RICHARD MILLET. La majeure partie de la production dite « francophone » (qui désigne étrangement tout ce qui n’est pas hexagonal, voire blanc) est elle aussi médiocre. On n’est plus à l’époque de la négritude (Senghor, Césaire, grands poètes), ni même de certains écrivains haïtiens comme Jacques Stephen Alexis, Jacques Roumain, René Depestre, des Algériens Kateb Yacine et Rabah Belamri, des Libanais Georges Shehadé, Nadia Tuéni, Salah Stetié, d’Edmond Jabès, Juif d’origine égyptienne… La production actuelle n’est qu’une imitation, à la sauce exotico-woke, de la médiocrité française : le Congolais Mabanckou est moins un écrivain qu’un idéologue de gauche (pardon pour le pléonasme) et un domestique du pouvoir blanc qu’il honnit tout en s’en laissant subventionner, tout comme Ben Jelloun, bien-pensante baudruche de la « francophonie » officielle, laquelle est une vache à lait notoire : si vous venez de la zone « francophone », si possible arabe ou africaine, vous êtes sûr d’être publié, d’avoir des prix littéraires, des résidences d’écrivain, etc. Glissant est à part, comme tous les Antillais : bon poète (quoique jamais vraiment délivré de l’influence de Saint-John Perse), son concept de « créolisation » est en soi l’actualisation de ce qui, du point de vue évolutionniste a lieu, en toute langue comme réceptacle d’influences étrangères. Glissant s’opposait surtout à la domination de l’anglo-américain mondialiste, qui pervertit toutes les langues, y compris l’anglais. Je partage ce point de vue. Que la gauche en fasse un synonyme de « métissage culturel » et que celui-ci soit le cache-sexe du métissage racial, on voit bien la pente idéologique.

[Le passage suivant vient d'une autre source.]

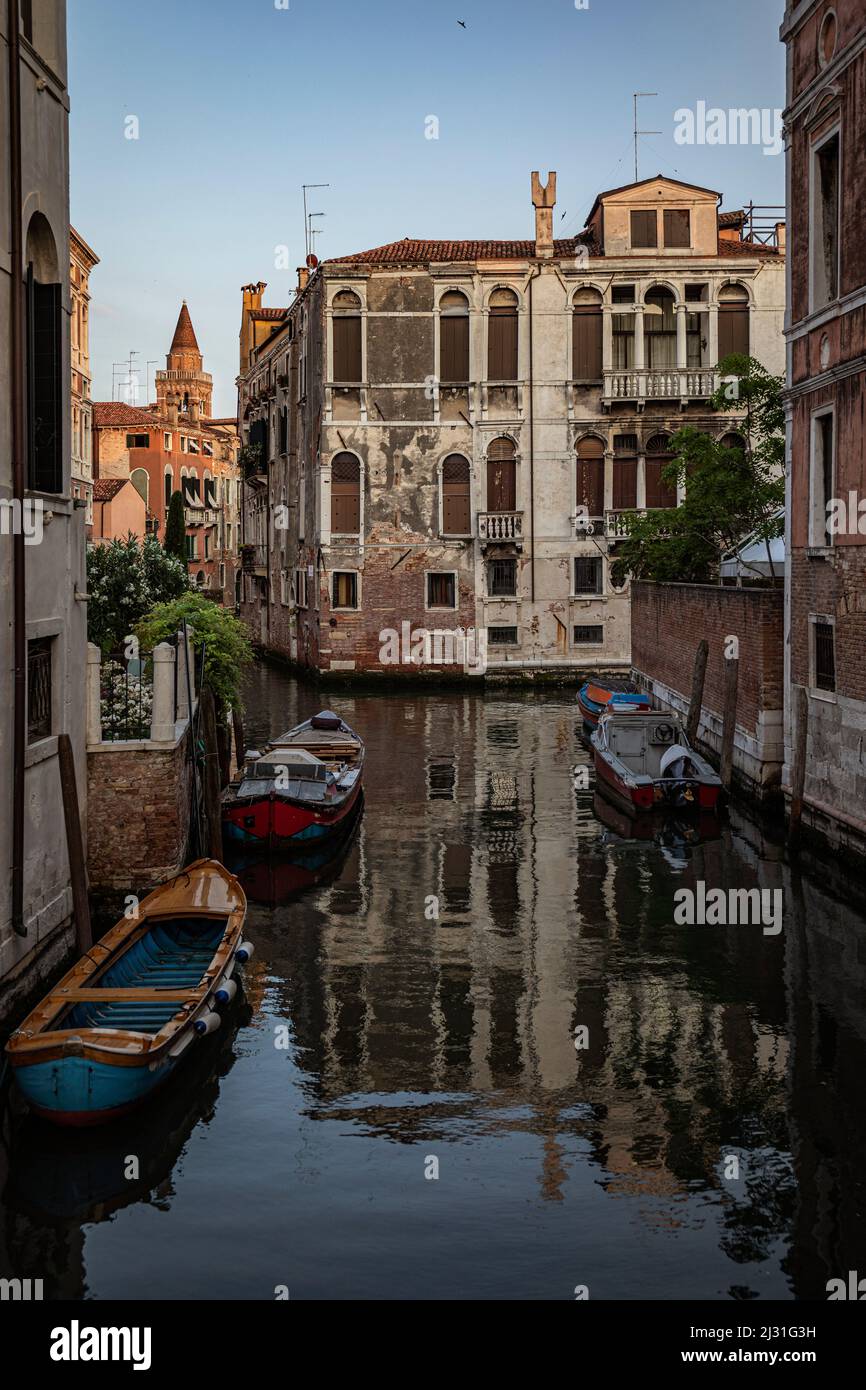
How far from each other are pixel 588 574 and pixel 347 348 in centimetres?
750

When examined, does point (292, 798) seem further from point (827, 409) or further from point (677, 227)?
point (677, 227)

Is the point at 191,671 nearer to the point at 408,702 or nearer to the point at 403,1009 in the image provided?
the point at 403,1009

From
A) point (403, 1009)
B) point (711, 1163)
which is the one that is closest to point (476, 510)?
point (403, 1009)

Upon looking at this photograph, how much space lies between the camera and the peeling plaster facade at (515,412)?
1198 inches

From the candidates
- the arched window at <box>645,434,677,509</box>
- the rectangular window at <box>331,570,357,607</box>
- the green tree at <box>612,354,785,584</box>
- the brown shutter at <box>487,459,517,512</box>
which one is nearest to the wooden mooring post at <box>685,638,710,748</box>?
the green tree at <box>612,354,785,584</box>

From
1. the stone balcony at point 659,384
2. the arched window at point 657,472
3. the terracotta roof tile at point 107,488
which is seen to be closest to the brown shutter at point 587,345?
the stone balcony at point 659,384

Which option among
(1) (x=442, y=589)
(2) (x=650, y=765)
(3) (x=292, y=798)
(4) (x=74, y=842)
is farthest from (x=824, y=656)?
(1) (x=442, y=589)

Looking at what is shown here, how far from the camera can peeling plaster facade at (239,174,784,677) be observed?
30.4 meters

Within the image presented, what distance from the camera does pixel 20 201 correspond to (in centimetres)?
870

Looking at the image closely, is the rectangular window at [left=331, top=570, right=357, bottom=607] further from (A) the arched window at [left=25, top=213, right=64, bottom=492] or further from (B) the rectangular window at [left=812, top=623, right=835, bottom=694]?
(A) the arched window at [left=25, top=213, right=64, bottom=492]

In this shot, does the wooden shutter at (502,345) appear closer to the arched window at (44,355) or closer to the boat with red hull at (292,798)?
the boat with red hull at (292,798)

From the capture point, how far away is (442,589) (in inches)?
1240
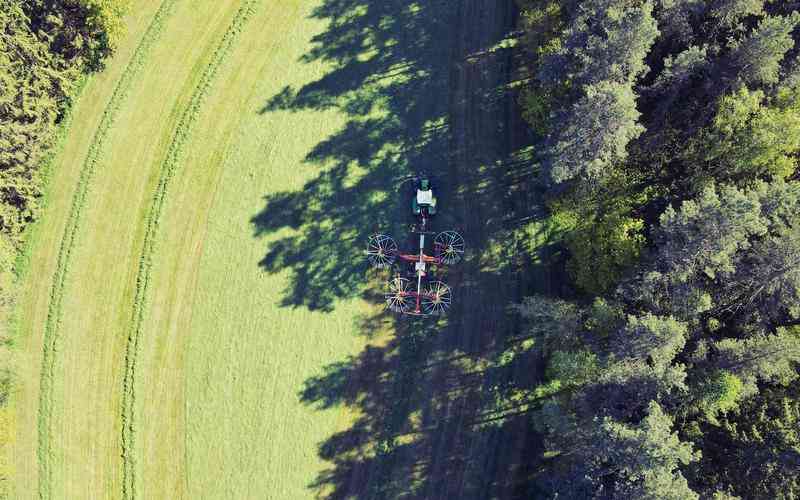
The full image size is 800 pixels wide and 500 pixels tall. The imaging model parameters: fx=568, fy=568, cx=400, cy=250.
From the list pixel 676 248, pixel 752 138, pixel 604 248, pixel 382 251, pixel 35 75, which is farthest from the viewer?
pixel 382 251

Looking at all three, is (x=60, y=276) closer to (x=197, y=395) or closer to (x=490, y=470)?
(x=197, y=395)

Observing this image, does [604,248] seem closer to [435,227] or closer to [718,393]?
[718,393]

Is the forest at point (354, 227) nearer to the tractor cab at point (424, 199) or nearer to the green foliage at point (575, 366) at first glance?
the green foliage at point (575, 366)

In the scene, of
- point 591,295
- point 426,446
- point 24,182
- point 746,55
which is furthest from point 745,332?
point 24,182

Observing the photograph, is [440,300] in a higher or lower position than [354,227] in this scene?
lower

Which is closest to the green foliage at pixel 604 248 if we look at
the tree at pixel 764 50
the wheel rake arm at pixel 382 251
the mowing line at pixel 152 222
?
the tree at pixel 764 50

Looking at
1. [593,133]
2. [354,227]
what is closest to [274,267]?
[354,227]
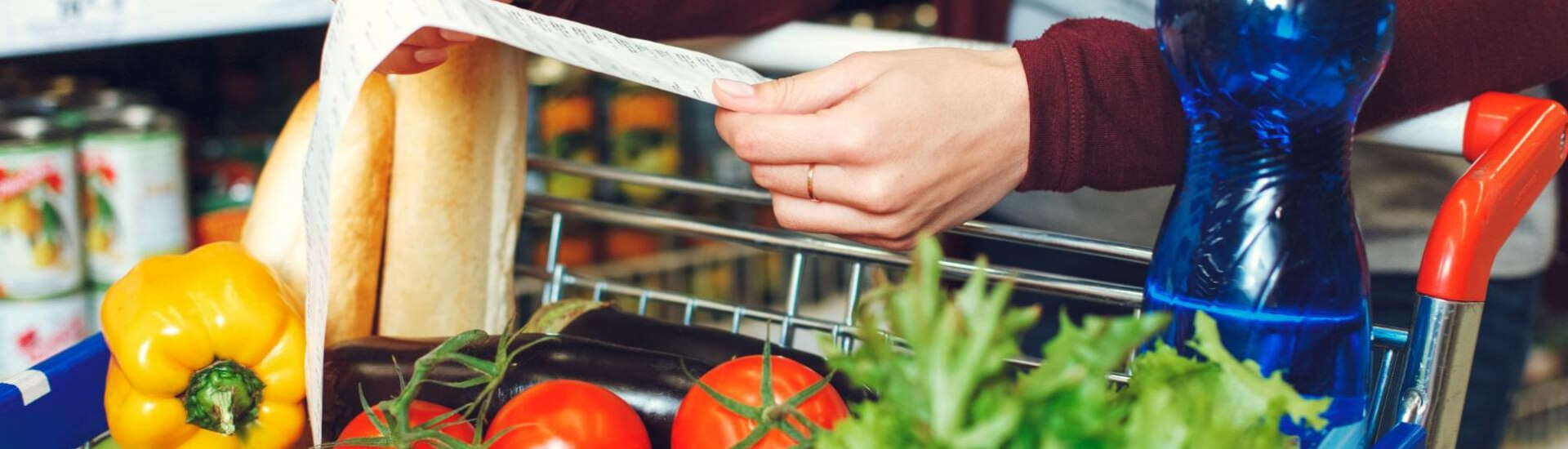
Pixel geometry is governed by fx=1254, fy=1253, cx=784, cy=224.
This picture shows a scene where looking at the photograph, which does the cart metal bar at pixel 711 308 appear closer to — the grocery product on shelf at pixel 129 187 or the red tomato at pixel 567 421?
the red tomato at pixel 567 421

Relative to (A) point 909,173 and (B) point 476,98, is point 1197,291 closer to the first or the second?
(A) point 909,173

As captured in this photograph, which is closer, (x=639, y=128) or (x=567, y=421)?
(x=567, y=421)

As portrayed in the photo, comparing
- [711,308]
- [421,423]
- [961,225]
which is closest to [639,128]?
[711,308]

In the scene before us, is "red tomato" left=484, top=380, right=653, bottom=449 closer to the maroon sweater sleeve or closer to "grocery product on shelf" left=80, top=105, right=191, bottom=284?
the maroon sweater sleeve

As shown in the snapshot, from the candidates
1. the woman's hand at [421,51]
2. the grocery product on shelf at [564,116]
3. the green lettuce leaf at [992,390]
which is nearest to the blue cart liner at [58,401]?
the woman's hand at [421,51]

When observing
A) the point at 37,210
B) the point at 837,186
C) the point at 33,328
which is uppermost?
the point at 837,186

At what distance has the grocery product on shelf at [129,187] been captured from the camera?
1030 millimetres

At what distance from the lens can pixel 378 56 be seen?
0.48 meters

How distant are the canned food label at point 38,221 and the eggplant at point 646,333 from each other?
48cm

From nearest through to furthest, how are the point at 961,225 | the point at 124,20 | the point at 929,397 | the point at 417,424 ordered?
the point at 929,397 < the point at 417,424 < the point at 961,225 < the point at 124,20

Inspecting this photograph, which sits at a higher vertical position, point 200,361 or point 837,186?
point 837,186

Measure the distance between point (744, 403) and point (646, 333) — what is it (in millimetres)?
236

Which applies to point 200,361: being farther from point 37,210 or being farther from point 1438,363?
point 1438,363

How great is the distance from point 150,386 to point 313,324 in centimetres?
18
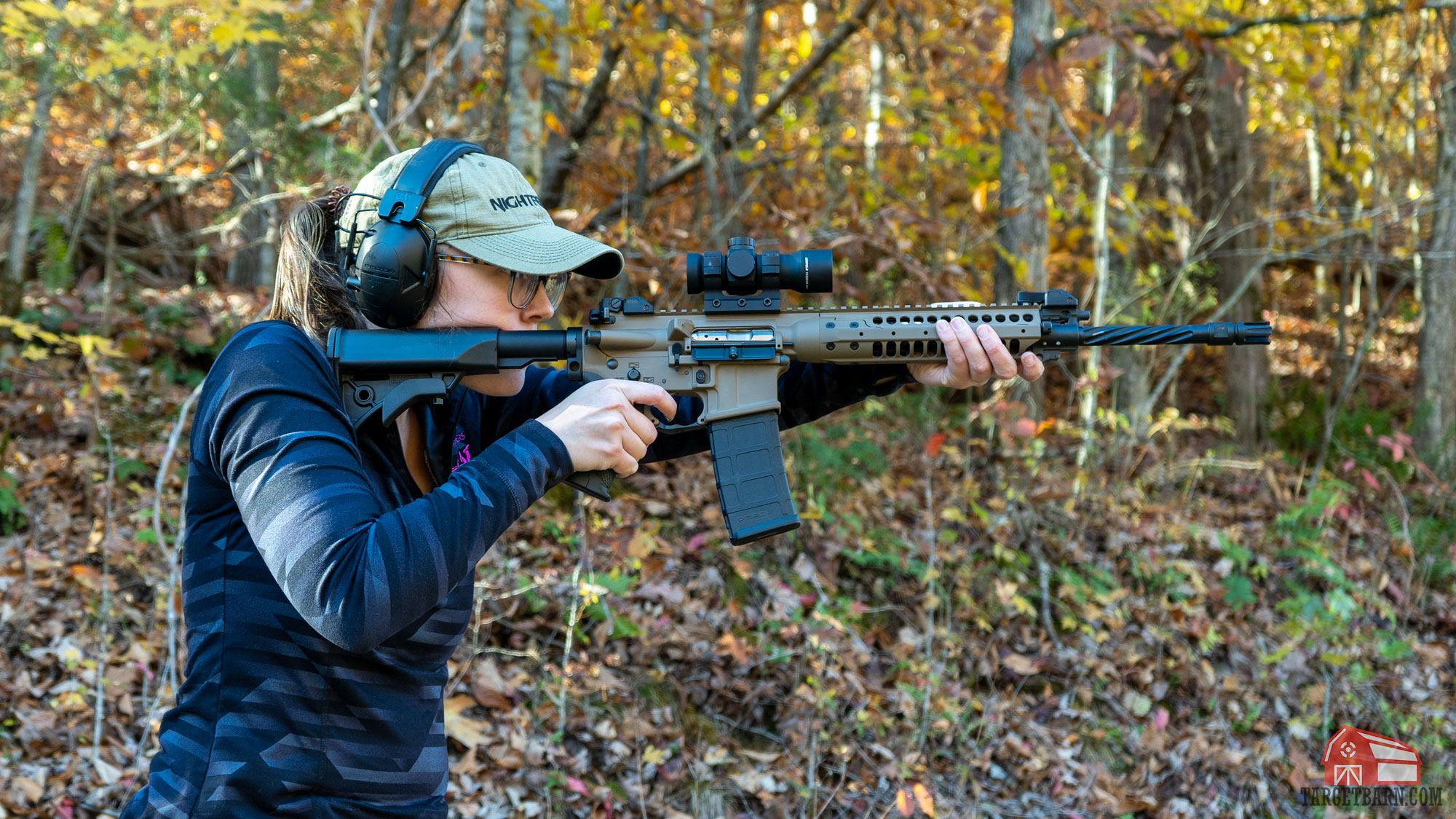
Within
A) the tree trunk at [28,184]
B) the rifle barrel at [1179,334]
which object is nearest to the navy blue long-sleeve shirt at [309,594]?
the rifle barrel at [1179,334]

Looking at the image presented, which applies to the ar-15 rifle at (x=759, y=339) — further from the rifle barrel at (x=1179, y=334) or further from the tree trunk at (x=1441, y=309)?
the tree trunk at (x=1441, y=309)

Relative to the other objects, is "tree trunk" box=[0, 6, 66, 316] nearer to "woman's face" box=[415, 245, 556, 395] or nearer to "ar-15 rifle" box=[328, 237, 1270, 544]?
"woman's face" box=[415, 245, 556, 395]

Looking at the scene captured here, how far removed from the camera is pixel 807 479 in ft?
21.4

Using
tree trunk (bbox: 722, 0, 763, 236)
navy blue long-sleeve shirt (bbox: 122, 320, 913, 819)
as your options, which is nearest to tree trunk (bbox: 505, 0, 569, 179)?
tree trunk (bbox: 722, 0, 763, 236)

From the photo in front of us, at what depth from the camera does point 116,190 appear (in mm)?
8859

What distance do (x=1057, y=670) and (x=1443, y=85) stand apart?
7119mm

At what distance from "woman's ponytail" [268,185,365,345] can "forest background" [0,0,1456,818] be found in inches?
99.3

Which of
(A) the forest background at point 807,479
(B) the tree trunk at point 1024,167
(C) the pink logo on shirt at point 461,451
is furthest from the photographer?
(B) the tree trunk at point 1024,167

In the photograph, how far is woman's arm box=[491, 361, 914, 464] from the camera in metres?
2.89

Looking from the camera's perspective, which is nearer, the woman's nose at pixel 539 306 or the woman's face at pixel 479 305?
the woman's face at pixel 479 305

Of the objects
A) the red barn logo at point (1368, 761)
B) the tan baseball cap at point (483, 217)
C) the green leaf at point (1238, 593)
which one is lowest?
the red barn logo at point (1368, 761)

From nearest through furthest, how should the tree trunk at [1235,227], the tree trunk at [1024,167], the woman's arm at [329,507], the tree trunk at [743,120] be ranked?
the woman's arm at [329,507], the tree trunk at [1024,167], the tree trunk at [743,120], the tree trunk at [1235,227]

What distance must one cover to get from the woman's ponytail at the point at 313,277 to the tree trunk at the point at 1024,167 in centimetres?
465

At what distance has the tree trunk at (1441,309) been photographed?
28.0ft
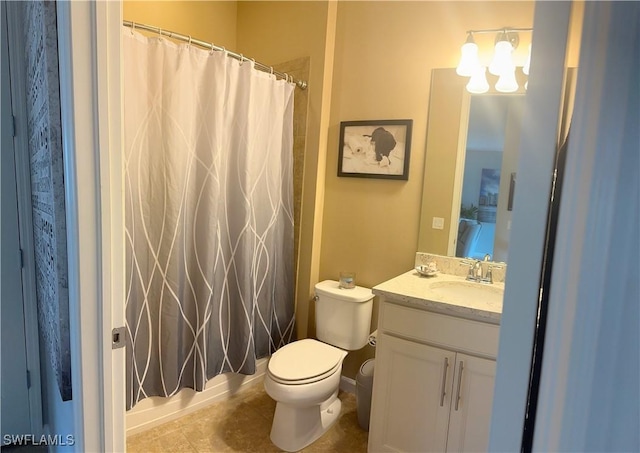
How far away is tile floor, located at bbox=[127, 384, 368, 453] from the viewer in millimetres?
1906

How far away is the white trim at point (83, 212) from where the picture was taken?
87cm

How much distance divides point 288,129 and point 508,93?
1264mm

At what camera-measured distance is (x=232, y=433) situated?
6.65 ft

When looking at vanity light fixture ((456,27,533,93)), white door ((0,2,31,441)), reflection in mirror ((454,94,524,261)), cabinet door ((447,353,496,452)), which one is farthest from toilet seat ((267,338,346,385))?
vanity light fixture ((456,27,533,93))

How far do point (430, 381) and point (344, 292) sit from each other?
75 centimetres

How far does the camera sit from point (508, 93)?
1.88 meters

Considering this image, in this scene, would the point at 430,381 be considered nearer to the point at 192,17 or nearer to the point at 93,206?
the point at 93,206

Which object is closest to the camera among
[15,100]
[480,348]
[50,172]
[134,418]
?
[50,172]

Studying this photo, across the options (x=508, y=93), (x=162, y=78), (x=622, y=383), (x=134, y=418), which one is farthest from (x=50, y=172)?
(x=508, y=93)

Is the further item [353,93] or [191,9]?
[191,9]

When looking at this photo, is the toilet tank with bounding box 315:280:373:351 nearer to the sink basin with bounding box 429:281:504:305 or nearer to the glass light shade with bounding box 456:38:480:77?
the sink basin with bounding box 429:281:504:305

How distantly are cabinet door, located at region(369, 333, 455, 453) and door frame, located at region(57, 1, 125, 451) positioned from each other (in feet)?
3.72

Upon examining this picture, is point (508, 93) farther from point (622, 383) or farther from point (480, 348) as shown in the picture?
point (622, 383)

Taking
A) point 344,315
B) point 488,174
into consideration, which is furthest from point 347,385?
point 488,174
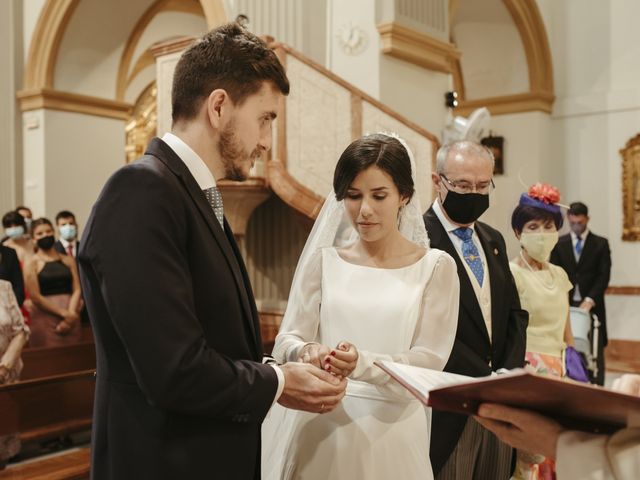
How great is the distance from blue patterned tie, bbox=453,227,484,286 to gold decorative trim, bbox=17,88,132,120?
839 centimetres

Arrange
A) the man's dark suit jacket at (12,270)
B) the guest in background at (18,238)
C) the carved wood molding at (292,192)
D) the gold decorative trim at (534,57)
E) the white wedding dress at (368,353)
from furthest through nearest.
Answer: the gold decorative trim at (534,57) < the carved wood molding at (292,192) < the guest in background at (18,238) < the man's dark suit jacket at (12,270) < the white wedding dress at (368,353)

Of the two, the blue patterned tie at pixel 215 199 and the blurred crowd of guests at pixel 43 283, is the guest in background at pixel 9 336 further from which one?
the blue patterned tie at pixel 215 199

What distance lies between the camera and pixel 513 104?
Answer: 34.7 feet

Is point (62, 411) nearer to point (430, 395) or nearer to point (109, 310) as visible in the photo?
point (109, 310)

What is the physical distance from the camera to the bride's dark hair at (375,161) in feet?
7.22

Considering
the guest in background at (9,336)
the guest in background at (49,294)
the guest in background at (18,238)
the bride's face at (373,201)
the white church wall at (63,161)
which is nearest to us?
the bride's face at (373,201)

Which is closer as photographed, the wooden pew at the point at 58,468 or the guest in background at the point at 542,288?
the guest in background at the point at 542,288

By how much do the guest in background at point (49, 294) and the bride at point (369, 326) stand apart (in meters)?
3.94

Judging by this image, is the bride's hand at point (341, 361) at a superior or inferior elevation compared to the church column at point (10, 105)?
inferior

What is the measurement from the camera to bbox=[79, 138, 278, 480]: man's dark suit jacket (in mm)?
1355

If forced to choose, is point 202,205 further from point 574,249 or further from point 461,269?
point 574,249

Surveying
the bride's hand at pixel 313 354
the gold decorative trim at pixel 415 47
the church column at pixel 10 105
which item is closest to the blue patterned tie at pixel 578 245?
the gold decorative trim at pixel 415 47

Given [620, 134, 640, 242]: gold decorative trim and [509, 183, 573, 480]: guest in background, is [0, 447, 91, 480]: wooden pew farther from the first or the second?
[620, 134, 640, 242]: gold decorative trim

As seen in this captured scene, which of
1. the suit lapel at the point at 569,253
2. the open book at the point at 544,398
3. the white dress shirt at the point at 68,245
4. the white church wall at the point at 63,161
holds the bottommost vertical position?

ÉLÉMENTS : Peut-on considérer la cabale responsable de votre exclusion du monde des lettres en 2012 comme annonciatrice d’une cancel culture aujourd’hui généralisée ?

RICHARD MILLET. Mon affaire, comme celle de Renaud Camus, celle de l’historien Sylvain Gouguenheim, dans une moindre mesure Marcel Gauchet, ou, dans un autre domaine, l’affaire Matzneff, relève, oui, du woke avant l’heure, et qu’on appelait le « politiquement correct », souvent sans voir, l’expression étant galvaudée, quel appareil idéologique d’État se mettait là en place, et qui crée une situation de guerre civile larvée dont on enregistre chaque jour les escarmouches. On voue aux gémonies des écrivains qui émettent des doutes sur le rôle prétendu « positif » de l’immigration de masse, ou sur le rôle moindre des Arabes dans la transmission d’Aristote, ou qui ne se pâment pas devant les déviances et aberrations sexuelles du gender. Pour ce qui me concerne, le présent livre suggère, à travers les textes rassemblés sur une décennie, que mon cas tient non seulement au fait que j’ai posé l’articulation entre la médiocrité littéraire et la positivité du discours officiel sur l’immigration, notamment via la décomposition de l’Éducation nationale, mais aussi au fait que j’ai montré que cette médiocrité était voulue, qu’elle relevait de la propagande : c’est surtout ça qu’on ne m’a pas pardonné, et la raison pour laquelle on a demandé, en 2012, à 121 écrivains ou écrivaillons de signer une liste qui revenait à m’exclure du milieu. Ernaux avait, en première page du Monde, lancé un contrat sur ma tête : il a été exécuté, au nom de la « liberté d’expression », de la « tolérance », dans le « pays des droits de l’homme ».